According to Felgate, this plan was never adopted. However, shortly after, 64 IFP loyalists were given specialised training by Van Rensburg with the involvement of Buthelezi’s then private secretary MZ Khumalo on an unspecified farm in the mountains in Gauteng.

Khumalo said this week: ”If Felgate is talking about the group that I know, whatever I did I was instructed to by him.”

Later, Van Rensburg and Groenewald were paid at least R387 000 by the IFP. Felgate puts the figure at around R500 000. Other intelligence sources have said the final pay-out stood at around R800 000.

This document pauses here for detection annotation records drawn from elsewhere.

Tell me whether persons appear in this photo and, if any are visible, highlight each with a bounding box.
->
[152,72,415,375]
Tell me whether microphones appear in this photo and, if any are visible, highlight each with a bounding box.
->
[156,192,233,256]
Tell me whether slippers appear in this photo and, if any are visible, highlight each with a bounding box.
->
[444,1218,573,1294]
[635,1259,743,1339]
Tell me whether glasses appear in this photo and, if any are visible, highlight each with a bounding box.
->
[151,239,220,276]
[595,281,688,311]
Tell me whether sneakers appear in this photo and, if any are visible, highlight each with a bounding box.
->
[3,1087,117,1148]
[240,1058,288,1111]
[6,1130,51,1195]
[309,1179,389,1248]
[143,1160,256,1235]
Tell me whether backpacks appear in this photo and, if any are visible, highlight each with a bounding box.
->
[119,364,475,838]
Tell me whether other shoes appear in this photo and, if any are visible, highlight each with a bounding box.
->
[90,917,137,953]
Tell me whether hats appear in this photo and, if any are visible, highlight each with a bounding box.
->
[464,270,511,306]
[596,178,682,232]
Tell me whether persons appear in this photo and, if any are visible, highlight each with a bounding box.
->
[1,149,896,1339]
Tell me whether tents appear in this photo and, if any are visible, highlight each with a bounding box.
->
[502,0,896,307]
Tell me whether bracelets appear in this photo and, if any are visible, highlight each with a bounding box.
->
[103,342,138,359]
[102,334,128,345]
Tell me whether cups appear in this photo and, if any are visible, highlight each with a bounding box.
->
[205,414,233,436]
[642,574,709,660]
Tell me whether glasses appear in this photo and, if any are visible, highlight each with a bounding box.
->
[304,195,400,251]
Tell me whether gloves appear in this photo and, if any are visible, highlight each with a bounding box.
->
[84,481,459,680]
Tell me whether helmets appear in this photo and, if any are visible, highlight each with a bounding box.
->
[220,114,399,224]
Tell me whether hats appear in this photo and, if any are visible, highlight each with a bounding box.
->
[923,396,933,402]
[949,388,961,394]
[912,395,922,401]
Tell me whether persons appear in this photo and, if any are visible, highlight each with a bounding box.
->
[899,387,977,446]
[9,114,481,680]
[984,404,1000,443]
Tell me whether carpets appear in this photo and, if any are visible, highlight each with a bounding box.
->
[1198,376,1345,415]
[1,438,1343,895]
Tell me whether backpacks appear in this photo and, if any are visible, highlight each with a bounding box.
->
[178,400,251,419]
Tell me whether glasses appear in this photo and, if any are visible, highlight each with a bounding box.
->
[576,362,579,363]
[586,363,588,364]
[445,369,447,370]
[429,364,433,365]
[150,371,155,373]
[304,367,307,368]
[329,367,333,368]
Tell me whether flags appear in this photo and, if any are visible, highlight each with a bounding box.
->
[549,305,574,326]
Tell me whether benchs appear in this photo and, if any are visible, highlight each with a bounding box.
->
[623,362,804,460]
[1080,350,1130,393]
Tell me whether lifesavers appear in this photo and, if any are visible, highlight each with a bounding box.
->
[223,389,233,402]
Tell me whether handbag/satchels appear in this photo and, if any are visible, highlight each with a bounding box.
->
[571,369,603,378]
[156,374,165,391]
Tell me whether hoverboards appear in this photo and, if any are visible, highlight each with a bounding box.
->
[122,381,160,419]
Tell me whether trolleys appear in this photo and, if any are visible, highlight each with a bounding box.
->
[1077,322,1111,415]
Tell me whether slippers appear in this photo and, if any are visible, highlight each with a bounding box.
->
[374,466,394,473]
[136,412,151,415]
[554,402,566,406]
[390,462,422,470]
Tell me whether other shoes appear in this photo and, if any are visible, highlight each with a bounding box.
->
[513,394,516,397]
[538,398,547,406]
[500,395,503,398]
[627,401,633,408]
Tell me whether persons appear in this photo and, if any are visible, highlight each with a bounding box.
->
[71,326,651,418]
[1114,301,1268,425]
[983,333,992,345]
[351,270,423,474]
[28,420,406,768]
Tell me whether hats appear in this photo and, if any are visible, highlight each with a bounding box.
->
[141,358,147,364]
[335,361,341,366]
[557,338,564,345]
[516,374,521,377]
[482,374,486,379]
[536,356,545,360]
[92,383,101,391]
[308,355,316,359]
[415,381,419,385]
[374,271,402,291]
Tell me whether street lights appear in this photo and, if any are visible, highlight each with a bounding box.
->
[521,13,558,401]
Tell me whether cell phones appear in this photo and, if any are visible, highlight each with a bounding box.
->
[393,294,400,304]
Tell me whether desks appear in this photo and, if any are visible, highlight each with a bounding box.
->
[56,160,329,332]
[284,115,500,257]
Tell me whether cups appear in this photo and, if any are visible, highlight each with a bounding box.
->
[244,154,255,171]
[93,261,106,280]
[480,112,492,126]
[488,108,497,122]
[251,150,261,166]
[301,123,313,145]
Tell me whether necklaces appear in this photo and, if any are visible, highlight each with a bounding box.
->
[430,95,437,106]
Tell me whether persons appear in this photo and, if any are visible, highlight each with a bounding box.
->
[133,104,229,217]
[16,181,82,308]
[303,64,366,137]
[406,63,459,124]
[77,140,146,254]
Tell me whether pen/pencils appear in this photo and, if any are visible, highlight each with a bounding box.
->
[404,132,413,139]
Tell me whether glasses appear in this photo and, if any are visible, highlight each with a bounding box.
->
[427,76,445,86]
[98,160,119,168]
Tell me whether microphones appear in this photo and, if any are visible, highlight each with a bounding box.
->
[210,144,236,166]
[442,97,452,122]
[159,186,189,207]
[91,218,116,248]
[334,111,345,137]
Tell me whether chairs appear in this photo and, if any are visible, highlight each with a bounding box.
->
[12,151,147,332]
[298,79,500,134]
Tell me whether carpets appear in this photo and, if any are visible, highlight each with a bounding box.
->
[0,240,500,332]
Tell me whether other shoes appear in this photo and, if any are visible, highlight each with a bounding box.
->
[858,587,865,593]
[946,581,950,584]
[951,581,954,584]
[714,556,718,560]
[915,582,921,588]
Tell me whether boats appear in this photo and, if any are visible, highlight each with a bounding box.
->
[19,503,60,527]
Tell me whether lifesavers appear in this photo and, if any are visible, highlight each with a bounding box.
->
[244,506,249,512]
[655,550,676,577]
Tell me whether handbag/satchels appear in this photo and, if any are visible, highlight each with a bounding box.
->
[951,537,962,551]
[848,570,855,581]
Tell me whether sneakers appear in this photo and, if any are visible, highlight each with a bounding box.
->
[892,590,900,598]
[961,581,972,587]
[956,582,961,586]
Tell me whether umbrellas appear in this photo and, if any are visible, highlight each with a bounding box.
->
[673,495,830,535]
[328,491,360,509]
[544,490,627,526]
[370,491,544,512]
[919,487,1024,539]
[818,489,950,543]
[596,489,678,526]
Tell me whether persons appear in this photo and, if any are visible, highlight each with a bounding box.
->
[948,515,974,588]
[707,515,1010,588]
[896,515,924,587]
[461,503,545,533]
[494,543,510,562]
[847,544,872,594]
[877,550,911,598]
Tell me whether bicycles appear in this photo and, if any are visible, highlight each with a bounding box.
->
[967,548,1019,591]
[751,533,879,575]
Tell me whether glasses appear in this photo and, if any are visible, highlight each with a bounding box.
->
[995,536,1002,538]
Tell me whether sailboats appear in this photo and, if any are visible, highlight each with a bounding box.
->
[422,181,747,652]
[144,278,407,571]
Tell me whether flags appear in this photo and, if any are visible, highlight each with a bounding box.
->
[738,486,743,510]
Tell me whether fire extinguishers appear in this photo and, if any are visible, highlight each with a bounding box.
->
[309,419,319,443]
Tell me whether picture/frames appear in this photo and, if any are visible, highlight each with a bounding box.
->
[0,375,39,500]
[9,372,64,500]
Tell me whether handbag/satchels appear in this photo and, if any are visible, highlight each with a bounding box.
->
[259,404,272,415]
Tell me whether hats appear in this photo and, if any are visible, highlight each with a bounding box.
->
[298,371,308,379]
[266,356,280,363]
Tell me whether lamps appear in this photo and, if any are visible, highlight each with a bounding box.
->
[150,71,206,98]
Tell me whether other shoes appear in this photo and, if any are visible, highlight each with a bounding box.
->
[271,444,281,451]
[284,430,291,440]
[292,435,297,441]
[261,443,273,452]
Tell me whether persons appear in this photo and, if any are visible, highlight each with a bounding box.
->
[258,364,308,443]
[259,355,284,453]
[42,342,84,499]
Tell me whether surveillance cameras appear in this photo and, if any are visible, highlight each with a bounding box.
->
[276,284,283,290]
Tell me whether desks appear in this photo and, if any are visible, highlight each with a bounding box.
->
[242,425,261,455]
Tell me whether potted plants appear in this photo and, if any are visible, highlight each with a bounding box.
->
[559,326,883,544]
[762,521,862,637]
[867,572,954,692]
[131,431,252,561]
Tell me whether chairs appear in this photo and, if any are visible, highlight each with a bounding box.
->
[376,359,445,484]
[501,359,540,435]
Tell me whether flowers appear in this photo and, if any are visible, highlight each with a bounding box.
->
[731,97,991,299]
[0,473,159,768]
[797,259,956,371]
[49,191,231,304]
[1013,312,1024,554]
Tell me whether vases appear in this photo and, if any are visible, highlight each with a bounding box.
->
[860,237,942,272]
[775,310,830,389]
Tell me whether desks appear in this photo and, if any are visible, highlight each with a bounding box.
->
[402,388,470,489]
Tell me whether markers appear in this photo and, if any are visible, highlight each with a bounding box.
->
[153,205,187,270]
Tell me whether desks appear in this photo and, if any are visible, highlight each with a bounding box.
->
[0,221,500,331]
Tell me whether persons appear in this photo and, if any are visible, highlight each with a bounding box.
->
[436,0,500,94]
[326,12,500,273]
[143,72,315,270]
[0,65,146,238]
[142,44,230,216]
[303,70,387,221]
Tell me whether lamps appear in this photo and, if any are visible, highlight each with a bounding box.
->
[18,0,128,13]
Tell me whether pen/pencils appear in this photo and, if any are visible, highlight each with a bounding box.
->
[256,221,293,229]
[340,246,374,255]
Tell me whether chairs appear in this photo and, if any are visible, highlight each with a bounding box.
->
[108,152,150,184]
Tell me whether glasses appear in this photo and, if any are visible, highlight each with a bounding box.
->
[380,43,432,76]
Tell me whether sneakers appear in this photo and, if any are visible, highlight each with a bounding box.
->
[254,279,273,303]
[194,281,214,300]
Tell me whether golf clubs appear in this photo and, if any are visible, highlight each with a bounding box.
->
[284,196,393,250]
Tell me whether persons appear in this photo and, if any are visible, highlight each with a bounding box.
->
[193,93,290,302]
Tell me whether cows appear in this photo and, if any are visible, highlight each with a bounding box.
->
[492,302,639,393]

In Felgate’s version, the training project fizzled out and the trainees were dumped without any particular brief at Jozini in KwaZulu-Natal. Afterwards, Felgate testified he was asked by Khumalo to find money or employment for the trainees.

The trainees were eventually relocated to another secret training camp at Dinizulu in northern KwaZulu-Natal, where their instruction was supervised by Felgate.

He claims the training at Dinizulu was geared towards making elections impossible in rural areas, but did not include significant weapons training.

Intelligence sources have indicated that weapons were supplied to the special trainees through Vlakplaas operatives. The camp, monitored by national intelligence and the security police, was disbanded in April 1994, five months after training had begun.

The termination of the training followed the sudden decision of Buthelezi to take the IFP into the 1994 elections rather than engaging in civil disruption as had apparently earlier been planned.